Far-right views and positions pose the biggest threat to German democracy and voters should bear this in mind before casting their ballot for the nationalist, anti-immigrant Alternative für Deutschland (Alternative for Germany, AfD) party, according to the country’s domestic spy agency.
Thomas Haldenwang, the chief of the Federal Office for the Protection of the Constitution (BfV), made the remark at a news conference on Tuesday as he presented the agency’s 2022 annual report.
“[P]arts of the AfD spread hate and agitation against all kinds of minorities in Germany, especially migrants … We see that parts of the AfD also hold and promote an anti-Semitic attitude,” said Haldenwang.
“We see that parts of the AfD are very much influenced by Moscow and continue to spread Russian narratives”, particularly with regards to Russia’s all-out war in Ukraine, Haldenwang added.
“I think these are all circumstances that German voters should bear in mind when making their decision,” he said.
The AfD has opposed economic sanctions against Moscow, in contrast with mainstream German parties including Chancellor Olaf Scholz’s governing Social Democrats who strongly support Ukraine in its fight against Russia’s invading forces.
The spy agency classified the youth organisation of AfD, the Young Alternatives, and two other organisations, the Institute for State Policy and the “One Percent” association, as “extremist entities” pursuing aims against the constitution.
The new classification could affect members’ ability to be employed in the public sector or to get licences for weapons.

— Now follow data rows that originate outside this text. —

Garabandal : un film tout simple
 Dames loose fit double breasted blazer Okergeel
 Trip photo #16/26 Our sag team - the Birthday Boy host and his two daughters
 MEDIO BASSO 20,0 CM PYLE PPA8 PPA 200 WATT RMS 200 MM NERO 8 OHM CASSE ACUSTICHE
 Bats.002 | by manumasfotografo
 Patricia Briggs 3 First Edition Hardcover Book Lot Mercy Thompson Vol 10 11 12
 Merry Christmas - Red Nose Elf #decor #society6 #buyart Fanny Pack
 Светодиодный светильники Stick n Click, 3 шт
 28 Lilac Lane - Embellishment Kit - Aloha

The Young Alternatives said it was not surprised by the decision, saying the spy agency was “simply doing its job, which essentially consists of repressing the opposition”, adding it would take legal steps against the classification.
The classification does not apply to the AfD itself, and Manfred Guellner of the pollster Forsa said it was unlikely to have a major effect on the party
The AfD is currently polling at 18-20 percent nationwide and is on track to win three state votes in eastern Germany with calls to stop migration and curb what it sees as a costly green agenda.
Far-right parties have gained ground across Europe but the rise of the AfD has touched a particularly sensitive nerve in Germany because of the country’s Nazi past.
The report said the number of people potentially involved in far-right activity in Germany rose 14.5 percent to 38,800 in 2022, while the number of far-right activists prepared to use violence rose to 14,000 from 13,500.
According to research published by Institute for New Social Answers (INSA) this week, the AfD is polling at 20 percent at the national level, on par with the SPD but behind the centre-right CDU at 26.5 percent.